→ Data supplied:
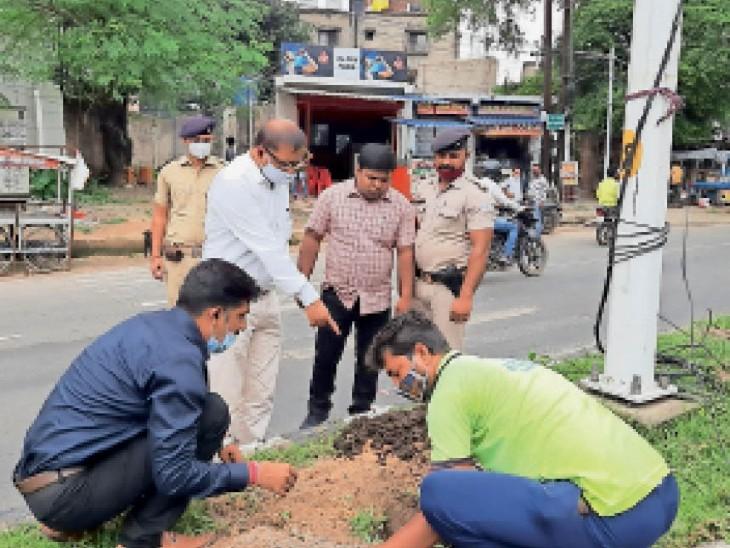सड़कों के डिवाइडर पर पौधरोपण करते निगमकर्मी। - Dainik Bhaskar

...

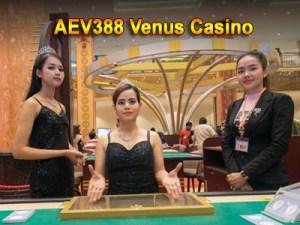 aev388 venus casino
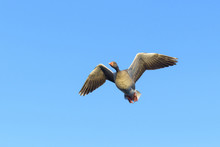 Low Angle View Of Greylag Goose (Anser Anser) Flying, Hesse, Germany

→ What is being asked:
Please output the lines above beginning at the line with "aev388 venus casino" and ending after the line with "Low Angle View", precisely as written and with no pictures.

→ Output of the task:
 aev388 venus casino
 Low Angle View Of Greylag Goose (Anser Anser) Flying, Hesse, Germany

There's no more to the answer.